Background: Following shortage of Carmustine, BeEAM regimen (Bendamustine, Etoposide, Cytarabine and Melphalan) was used before autologous transplant in relapsed/refractory lymphoma patients. We evaluated safety and efficacy of BeEAM compared to BEAM. Patients and methods: Ninety consecutive patients receiving BeEAM (30pts) (Bendamustine 100, 120 or 200 mg/m²/d) or BEAM (60 pts) were retrospectively analyzed. Results: In the BEAM group, 68% had NHL and 32% HL compared to 87% and 13% in the BeEAM group (p = 0,014). Pts were in CR or PR at time of transplant. There was no difference regarding hematologic recovery and transfusion requirements. Highest dose of Bendamustine were associated with grade ≥ 2 kidney toxicity. We observed a significant higher incidence of symptomatic HHV-6 infection (53.3% versus 8.3%), digestive toxicity (36.6% versus 15%) and prolonged hospitalization (25 versus 21 days) with BeEAM. After a median follow up of 61 and 49 months for BEAM and BeEAM, 5y-OS and PFS (76% versus 67% and 56% versus 70%) and TRM (0% versus 3%) were not different. Conclusions: BeEAM with the highest doses of Bendamustine was associated with increased risk of HHV-6 infection, longer duration of hospitalization, higher rate of digestive toxicity and increased acute kidney failure while survival was comparable.

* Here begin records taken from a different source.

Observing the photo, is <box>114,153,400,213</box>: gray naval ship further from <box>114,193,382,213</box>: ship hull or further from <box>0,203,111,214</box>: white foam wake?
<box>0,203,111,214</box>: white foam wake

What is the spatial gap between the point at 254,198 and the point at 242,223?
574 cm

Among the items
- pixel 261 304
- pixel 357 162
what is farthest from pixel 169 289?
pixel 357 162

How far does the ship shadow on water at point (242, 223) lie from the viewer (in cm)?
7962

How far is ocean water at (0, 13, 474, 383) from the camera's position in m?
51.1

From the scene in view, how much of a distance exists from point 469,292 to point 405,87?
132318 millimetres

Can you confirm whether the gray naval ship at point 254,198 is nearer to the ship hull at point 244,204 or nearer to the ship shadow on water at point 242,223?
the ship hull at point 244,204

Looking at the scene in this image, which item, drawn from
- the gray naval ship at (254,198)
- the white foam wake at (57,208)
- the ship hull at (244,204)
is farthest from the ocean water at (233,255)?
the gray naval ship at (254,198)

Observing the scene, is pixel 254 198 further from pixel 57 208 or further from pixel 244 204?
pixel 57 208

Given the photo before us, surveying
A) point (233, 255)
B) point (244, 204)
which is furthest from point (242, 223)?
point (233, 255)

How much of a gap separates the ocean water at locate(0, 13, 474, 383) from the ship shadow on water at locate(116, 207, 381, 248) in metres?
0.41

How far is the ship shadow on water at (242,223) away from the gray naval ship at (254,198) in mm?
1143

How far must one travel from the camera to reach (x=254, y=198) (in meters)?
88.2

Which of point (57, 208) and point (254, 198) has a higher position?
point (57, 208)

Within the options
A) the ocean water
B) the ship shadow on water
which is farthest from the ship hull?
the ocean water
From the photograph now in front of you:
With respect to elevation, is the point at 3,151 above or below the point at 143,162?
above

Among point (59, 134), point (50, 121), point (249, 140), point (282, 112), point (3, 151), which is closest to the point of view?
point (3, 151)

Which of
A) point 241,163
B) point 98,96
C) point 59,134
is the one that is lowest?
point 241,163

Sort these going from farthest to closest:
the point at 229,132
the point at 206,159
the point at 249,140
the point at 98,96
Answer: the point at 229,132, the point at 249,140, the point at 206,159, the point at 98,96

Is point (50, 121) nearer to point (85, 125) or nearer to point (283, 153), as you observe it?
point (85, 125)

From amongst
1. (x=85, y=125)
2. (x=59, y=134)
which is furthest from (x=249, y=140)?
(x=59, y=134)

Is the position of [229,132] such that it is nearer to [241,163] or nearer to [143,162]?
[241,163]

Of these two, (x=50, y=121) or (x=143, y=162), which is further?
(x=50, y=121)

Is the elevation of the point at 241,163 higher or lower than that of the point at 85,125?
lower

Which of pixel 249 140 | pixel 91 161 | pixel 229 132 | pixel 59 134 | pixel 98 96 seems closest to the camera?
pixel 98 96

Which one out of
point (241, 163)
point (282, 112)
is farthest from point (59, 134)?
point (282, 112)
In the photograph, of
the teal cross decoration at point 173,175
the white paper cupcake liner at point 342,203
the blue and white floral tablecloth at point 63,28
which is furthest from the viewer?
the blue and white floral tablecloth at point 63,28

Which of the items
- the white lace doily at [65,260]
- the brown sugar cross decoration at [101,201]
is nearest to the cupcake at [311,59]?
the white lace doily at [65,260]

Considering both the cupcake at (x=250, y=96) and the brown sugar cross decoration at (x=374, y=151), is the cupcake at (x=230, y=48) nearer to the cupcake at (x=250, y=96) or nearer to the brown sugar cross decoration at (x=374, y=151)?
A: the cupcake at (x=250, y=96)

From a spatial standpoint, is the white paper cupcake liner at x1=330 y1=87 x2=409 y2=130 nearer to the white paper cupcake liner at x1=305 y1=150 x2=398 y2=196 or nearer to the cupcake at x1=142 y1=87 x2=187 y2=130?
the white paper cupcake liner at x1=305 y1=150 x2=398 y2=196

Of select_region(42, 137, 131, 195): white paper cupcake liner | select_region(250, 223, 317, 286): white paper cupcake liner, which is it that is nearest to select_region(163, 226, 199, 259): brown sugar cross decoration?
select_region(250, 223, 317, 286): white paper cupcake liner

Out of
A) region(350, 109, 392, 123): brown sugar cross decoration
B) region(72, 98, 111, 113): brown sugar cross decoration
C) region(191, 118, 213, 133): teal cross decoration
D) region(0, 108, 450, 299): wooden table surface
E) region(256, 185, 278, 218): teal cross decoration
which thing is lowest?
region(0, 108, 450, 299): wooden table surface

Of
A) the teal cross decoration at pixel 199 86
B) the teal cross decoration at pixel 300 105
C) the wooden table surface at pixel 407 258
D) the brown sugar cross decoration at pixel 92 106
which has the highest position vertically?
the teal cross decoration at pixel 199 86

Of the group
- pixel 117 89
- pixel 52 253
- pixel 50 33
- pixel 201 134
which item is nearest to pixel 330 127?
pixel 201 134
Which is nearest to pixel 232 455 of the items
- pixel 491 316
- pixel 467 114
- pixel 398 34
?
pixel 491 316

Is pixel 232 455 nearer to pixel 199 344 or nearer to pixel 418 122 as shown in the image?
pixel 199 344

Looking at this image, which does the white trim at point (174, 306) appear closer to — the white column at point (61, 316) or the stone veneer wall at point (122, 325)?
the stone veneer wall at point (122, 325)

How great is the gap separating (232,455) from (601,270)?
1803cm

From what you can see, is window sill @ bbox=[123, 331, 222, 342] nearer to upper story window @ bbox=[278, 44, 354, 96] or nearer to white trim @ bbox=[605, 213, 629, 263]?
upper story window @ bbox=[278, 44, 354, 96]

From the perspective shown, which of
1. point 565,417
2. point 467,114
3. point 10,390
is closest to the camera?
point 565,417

苯达莫司汀、阿糖胞苷、依托泊苷和美法兰调节方案后人类疱疹病毒6型感染的高发生率:一项单中心和回顾性研究
背景:由于卡莫司汀短缺,复发/难治性淋巴瘤患者自体移植前采用beam方案(苯达莫司汀、依托泊苷、阿糖胞苷和美法兰)。我们比较了BEAM与BEAM的安全性和有效性。患者和方法:回顾性分析90例连续接受BEAM(30例)(苯达莫司汀100、120或200 mg/m²/d)或BEAM(60例)治疗的患者。结果:在BEAM组中,68%的患者患有NHL, 32%的患者患有HL,而在BeEAM组中,这一比例分别为87%和13% (p = 0.014)。移植时患者处于CR或PR状态。在血液学恢复和输血要求方面没有差异。最高剂量苯达莫司汀与≥2级肾毒性相关。我们观察到beam的症状性HHV-6感染发生率(53.3%对8.3%)、消化毒性(36.6%对15%)和住院时间延长(25天对21天)显著增加。BEAM和BeEAM的中位随访时间分别为61个月和49个月,5y-OS和PFS(76%对67%,56%对70%)以及TRM(0%对3%)没有差异。结论:使用最高剂量苯达莫司汀的beam与HHV-6感染风险增加、住院时间延长、消化毒性发生率增加和急性肾衰竭发生率增加相关,但生存期相当。